[WHAT THE TASK ASKS]: Set down the entries without any change, starting at the line that contains "What distance from" and ending at the last line of the entries.

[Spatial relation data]
»»

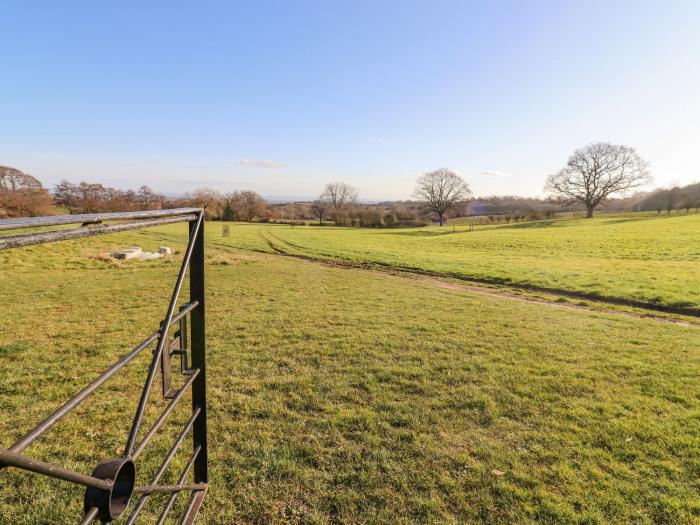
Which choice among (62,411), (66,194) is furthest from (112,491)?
(66,194)

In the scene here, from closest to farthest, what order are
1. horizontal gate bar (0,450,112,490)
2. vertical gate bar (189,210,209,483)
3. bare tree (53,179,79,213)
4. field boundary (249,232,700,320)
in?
horizontal gate bar (0,450,112,490) < vertical gate bar (189,210,209,483) < field boundary (249,232,700,320) < bare tree (53,179,79,213)

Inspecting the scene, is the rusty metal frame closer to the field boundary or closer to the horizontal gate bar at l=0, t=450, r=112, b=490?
the horizontal gate bar at l=0, t=450, r=112, b=490

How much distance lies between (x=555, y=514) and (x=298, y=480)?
7.62 feet

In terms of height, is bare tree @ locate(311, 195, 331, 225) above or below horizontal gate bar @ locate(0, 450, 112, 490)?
above

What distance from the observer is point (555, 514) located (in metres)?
3.04

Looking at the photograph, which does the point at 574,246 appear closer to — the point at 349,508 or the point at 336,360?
the point at 336,360

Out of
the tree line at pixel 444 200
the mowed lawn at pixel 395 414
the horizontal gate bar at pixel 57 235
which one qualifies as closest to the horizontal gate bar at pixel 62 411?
the horizontal gate bar at pixel 57 235

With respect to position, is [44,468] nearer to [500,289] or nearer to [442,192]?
[500,289]

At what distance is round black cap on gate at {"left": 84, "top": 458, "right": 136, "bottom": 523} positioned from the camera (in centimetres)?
125

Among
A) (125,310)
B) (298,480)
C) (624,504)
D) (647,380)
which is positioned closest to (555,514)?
(624,504)

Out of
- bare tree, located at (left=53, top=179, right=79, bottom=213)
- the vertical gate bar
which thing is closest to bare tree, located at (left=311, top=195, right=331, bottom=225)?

««

[TASK SOLUTION]:
What distance from the observer is point (555, 514) located (in metres)?
3.04

Looking at the photograph, which does the point at 574,246 appear closer to — the point at 349,508 or the point at 336,360?
the point at 336,360

Out of
the tree line at pixel 444 200
the mowed lawn at pixel 395 414
the horizontal gate bar at pixel 57 235
which one qualifies as closest to the horizontal gate bar at pixel 62 411?
the horizontal gate bar at pixel 57 235

With respect to position, is [44,468] nearer to [500,289] or nearer to [442,192]?
[500,289]

At what distance is round black cap on gate at {"left": 84, "top": 458, "right": 136, "bottom": 523} positioned from the camera (in centimetres)?
125

Among
A) (125,310)
B) (298,480)
C) (624,504)
D) (647,380)
which is positioned closest to (555,514)?
(624,504)

Out of
- bare tree, located at (left=53, top=179, right=79, bottom=213)
- the vertical gate bar
which thing is closest to bare tree, located at (left=311, top=195, right=331, bottom=225)?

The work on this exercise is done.